◆ Selected extract:
- - - - -

When these immature fruits are bought at destination, since they are branded as produce from Kenya, this really dents the image of the country. This is leading to loss of the export market and income opportunities for the country. When a buyer discovers the fruits are rotting, they refuse to pay or pay less and they don’t order any more from Kenya. This way the country has lost over KSh4 billion of potential sale.

There is a lot of stealing of the produce from the farmers orchards. Currently, the theft of avocados account to nearly 30-45% of avocados. “The national and county government agency should enforce laws to curb this menace. There is the Crops Act of 2013 and Horticultural Crops Regulations of 2020, which the government just needs to enforce as well as enact more laws to control and license packhouses, buyers and exporters that are strangling avocado industry,” Mwangi concluded.

HCD has the mandate to enforce the rules in the act and create an enabling environment for the development, prosperity of the value chain.

- - - - -

◆ Records supplied:
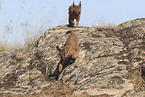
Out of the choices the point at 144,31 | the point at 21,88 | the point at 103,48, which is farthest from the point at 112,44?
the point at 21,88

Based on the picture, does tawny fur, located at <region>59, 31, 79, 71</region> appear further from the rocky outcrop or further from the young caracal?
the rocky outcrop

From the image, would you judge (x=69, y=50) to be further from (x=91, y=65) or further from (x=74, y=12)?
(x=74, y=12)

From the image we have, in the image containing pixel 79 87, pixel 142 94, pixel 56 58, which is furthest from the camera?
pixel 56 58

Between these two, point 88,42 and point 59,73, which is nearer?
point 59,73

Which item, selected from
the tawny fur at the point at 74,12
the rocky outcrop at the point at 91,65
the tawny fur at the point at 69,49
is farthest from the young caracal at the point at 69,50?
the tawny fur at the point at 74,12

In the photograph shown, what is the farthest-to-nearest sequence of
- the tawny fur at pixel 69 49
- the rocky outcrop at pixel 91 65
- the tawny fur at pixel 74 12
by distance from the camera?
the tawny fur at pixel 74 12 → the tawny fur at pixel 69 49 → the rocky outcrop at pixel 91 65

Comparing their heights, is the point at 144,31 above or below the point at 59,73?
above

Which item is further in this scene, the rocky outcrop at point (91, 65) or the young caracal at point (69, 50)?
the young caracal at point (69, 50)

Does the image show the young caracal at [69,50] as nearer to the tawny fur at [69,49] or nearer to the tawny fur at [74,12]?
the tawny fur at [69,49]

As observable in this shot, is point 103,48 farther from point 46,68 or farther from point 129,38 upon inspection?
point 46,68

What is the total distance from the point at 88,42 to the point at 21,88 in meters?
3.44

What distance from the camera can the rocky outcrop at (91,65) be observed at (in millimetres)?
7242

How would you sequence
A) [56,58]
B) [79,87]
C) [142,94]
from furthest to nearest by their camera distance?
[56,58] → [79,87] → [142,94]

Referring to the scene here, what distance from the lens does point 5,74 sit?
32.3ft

- - - - -

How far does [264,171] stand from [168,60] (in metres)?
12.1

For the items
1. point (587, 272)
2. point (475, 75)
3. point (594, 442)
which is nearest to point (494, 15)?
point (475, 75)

- - - - -

◆ Task details:
Continue the passage on Kenya's avocado trade, starting after its last sentence.

◆ Expected output:
Olivado Farmers success stories

In Muruka location, Murang’a county which is the epicenter of avocado farming in Kenya we find Elias Kimani full of praise for Olivado who have turned around their fortunes from usual maize and beans cultivation.

Before venturing into avocado, he was employed by a horticultural company and planted his first avocado trees in 1969 though they were the fuerte variety before grafting some, as well as planting hass variety. Currently he has over 200 avocado trees, which in a good season he is able to harvest between 18 to 25 tones. He opines that the company buys from him directly per Kilo and not per piece.

“I have been able to build a decent house with the proceeds from my fruits; I have been able to buy another piece of land around this area and I am increasing my hass avocado trees. Olivado often give us advance payments which have come out handy in ensuring we don’t lack cash in the pocket when the fruits are not in season,” Elias said.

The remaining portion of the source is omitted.